Manfred Nowak wrote:
> Chris Sauls wrote:
> [...]
> 
>>Any expression, B, containing any operand whose value is taken
>>from the result of another expression, A, must be evaluated
>>/after/ the expression, A.  QED.
> 
> 
> Why is everyone basing her/his tries of proof on non existing restrictions?
> 
> Here you claim, that the values of expressions must be known at compile time, which is clearly wrong.
> 
> The compiler needs only knowledge upon the types of the expressions to generate code for the values given at runtime.
> 
> This is true for every subexpression also.
> 
> Once the types are known the compiler is free to evaluate all parts of the expression in any order, even at random
> 
> If there is an ambiguity in the type a subexpression can have, the compiler is not forced to detect that ambiguity and report on it. The compiler is allowed to choose out of the ambiguous candidates at random.
> 
> That means that in the example given by BCS the code fragnment
> 
>   A a2= a+b+c;
>   C c2= a+b+c;
> 
> may or may not result in reporting compilation errors, which in addition may change between consecutive runs.
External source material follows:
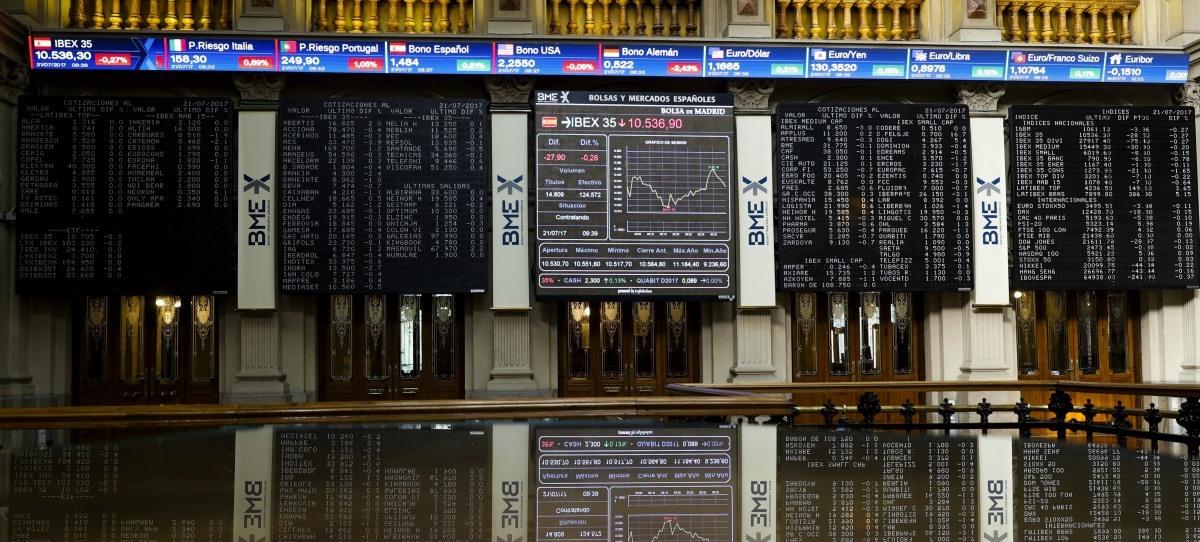 El IBEX 35 cae un 2,14% y pone fin a dos semanas consecutivas de subidas
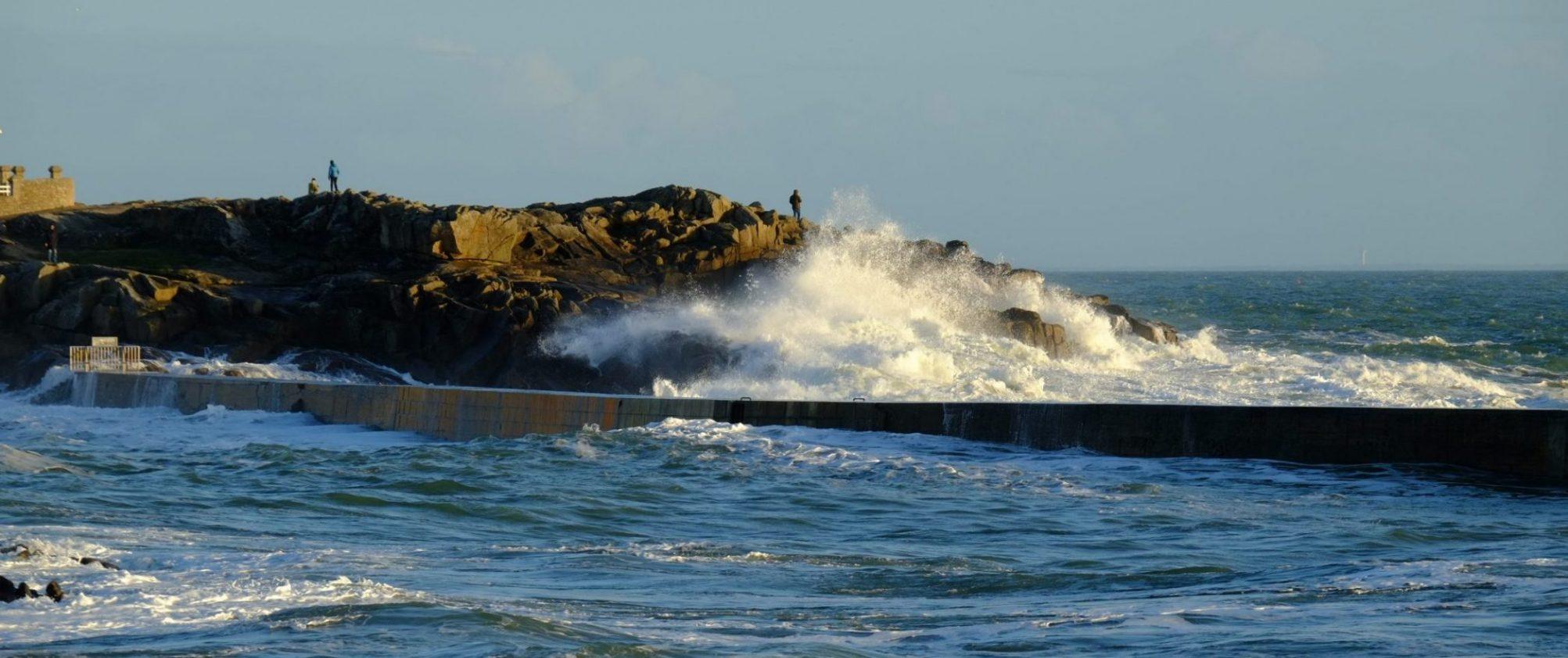 Ces promeneurs inconscients ignorent que certaines vagues peuvent les emporter en mer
But how is a+b+c; simillar to a.b().c();
In no way. I agree that a+b+c can be (a+b)+c or a+(b+c)
but a.b().c() can only be (a.b()).c() and nothing else.

Manfred Nowak wrote:
> Chris Sauls wrote:
> [...]
> 
>>Any expression, B, containing any operand whose value is taken
>>from the result of another expression, A, must be evaluated
>>/after/ the expression, A.  QED.
> 
> 
> Why is everyone basing her/his tries of proof on non existing restrictions?
> 
> Here you claim, that the values of expressions must be known at compile time, which is clearly wrong.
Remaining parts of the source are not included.